Tuesday, June 27, 2017

End-of-year Review

      Enjoying three days off upon completion of a new job in the elementary school that my daughter attended a few years back, a school I have always been fond of. It was a very rewarding year in many ways, namely, I got to do the kind of work I love to do. My title was "site coordinator" but most of my time and energy went into planning and teaching after school enrichment clubs for children in grades K to 5, that are meant to reinforce what the teachers are doing all day in fun and unusual ways, and to prevent academic failure, especially in literacy. A perfect fit for me really. I never became a traditional classroom teacher because I can't stand the constraints of rules and regulations and need to have a fair amount of freedom to respond to what the students at hand most need. This year I was able to do just that.

     Not all of my clubs were literacy focused, though I work literacy into every one. Even when I teach children's yoga, I work literacy into the lesson. But many of them were all about books; The Eric Carle Book Club was a blast, The Pete the Cat Club was a big hit, as was the Beatrix Potter Book Club. For the older grades, I taught a Graphic Novel Club, a Playing with Poetry Club, and a BFG club where we put on a play at the end.

  Digital literacy is important too, and I introduced official author apps in my book clubs as an optional activity. These kids are trying the Eric Carle apps.
 A tea party in the Beatrix Potter Book Club was really a literacy / math activity.

       This pic was taken in a science club I taught that was all about elephants, but we did lots of literacy stuff as well.

      One of the first clubs I taught last fall was a Cursive Handwriting Club for grades 3 to 5. I think penmanship is an excellent enrichment program when schools have trouble fitting into the school day. I encouraged all of my students to enter the national competition and trained them for it. Only one of my kids wanted to go the distance. She practiced and gave me her best effort, and I sent her entry in. To my delight, she won the New Hampshire competition and her entry was forwarded on to nationals. Here she is receiving the award at the end-of-year assembly.

      In her winning entry she wrote, "It helps me be a better writer because cursive helps me learn how to write words in a fun way. It helps me be a better reader because when I write in cursive I see words ..."

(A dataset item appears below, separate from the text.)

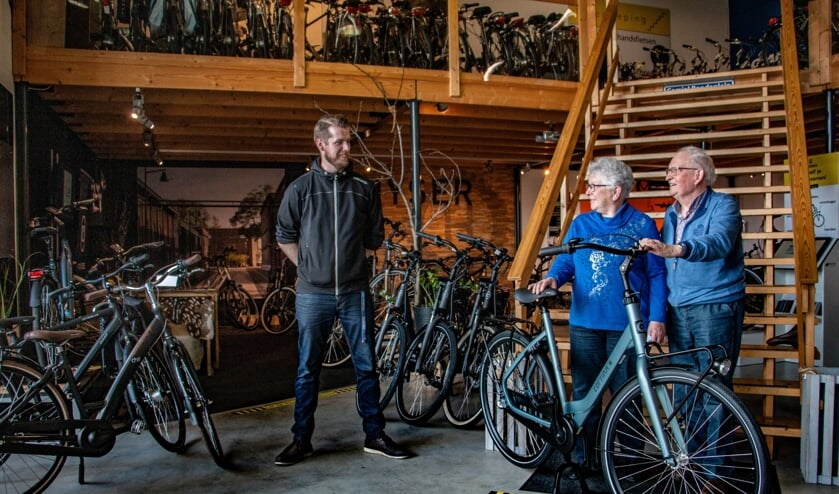 <p>Prijswinnaars Jan en Joke Harmsen en medewerker Jelte Jansen van Xycleservice. Foto: Liesbeth Spaansen</p>
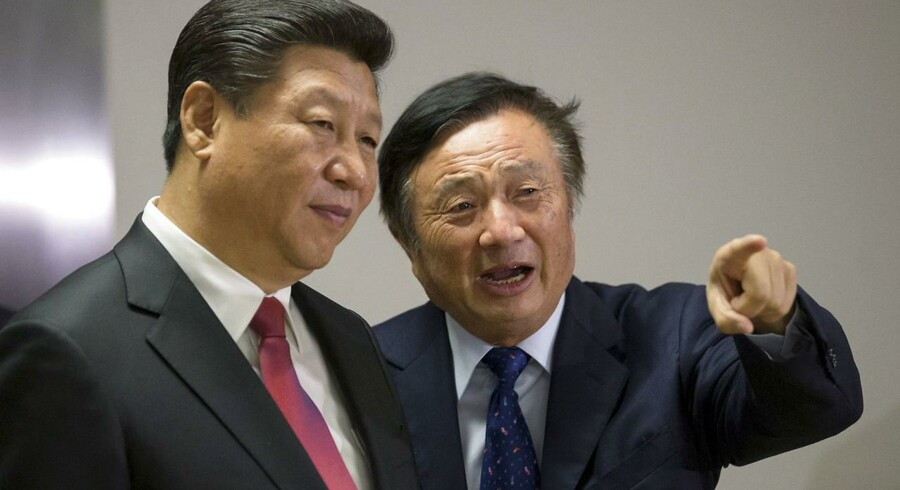 Huaweis stifter og grå eminence, Ren Zhengfei (til højre), viser Kinas præsident, Xi Jinping (til venstre) rundt på Huaweis kontorer i London under et officielt besøg i Storbritannien i oktober 2015. USA er bekymret for det tætte bånd mellem den succesrige mobilgigant og det kinesiske styre. Arkivfoto: Matthew Lloyd, Reuters/Scanpix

   In addition to designing and teaching clubs, some of the other initiatives for literacy I took this year were to bring in the first after school author-in-residence, Terry Farish,
and to oversee an optional 25-minute silent reading session every day that turned out to be quite popular with a large group of children that really need some silent, downtime.
     Another addition I made was to end each day by reading aloud to the children, no matter their age. The reasons for that could fill an entire blog post!

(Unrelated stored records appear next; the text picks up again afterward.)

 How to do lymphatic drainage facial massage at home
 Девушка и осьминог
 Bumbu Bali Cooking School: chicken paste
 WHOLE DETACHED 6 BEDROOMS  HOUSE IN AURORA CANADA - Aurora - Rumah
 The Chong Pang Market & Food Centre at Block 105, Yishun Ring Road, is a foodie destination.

      One more: early on in the year, I saw that the early release day programming, (when we have the children for an extended period of time), needed work. I decided that the only way I could endorse movie watching (which the kids enjoy and it does give them a nice change of pace) was if we made it literacy based. I curated a series of movies for the year that were all movies adapted from books, such as Stuart Little and Charlotte's Web. The movies were preceded by a book talk about the author and his/her work, and followed up by fun activities related to the story. Big kids had to write a film review. These two pics were taken the day they watched Paddington.

     There were lots of Paddington books to check out, including an antique first edition.
      Kids were encouraged to bring their own favorite bear to watch the movie with and then made name tags for them.

      I loved doing this work. Getting kids excited about books and authors, about reading and writing, and sharing my love for books with them is important work, and there isn't much I'd rather be doing. But I'm not sure I'll be doing it next year.       There are a whole host of reasons why I'm unsure; the job is changing and I'm not sure what it is changing into, the grant that funds the program is on Trump's hit list for complete elimination, and coming sooner, I've been informed I am likely to lose my ACA health care. I may be forced to find a job with benefits (I currently get absolutely none contrary to what Kellyann Conway says). I wonder how society is better served by me bagging groceries instead of working with at-risk students?

     I'll keep pondering it, but in the morning I am off to head up summer camp enrichment programming. I'll keep at it as long as I can ...

Saturday, May 13, 2017

The Littlest Poets

     I have been working with the littlest poets, children of all ages, for more years than I care to calculate, but it is something that I truly love to do. From reading Mother Goose rhymes to babies all the way up to reading (and now writing) novels in verse to big kids. In this post, I'd like to share some of my most recent work teaching an after school enrichment club to children in grades 3 to 5 that I called Playing with Poetry.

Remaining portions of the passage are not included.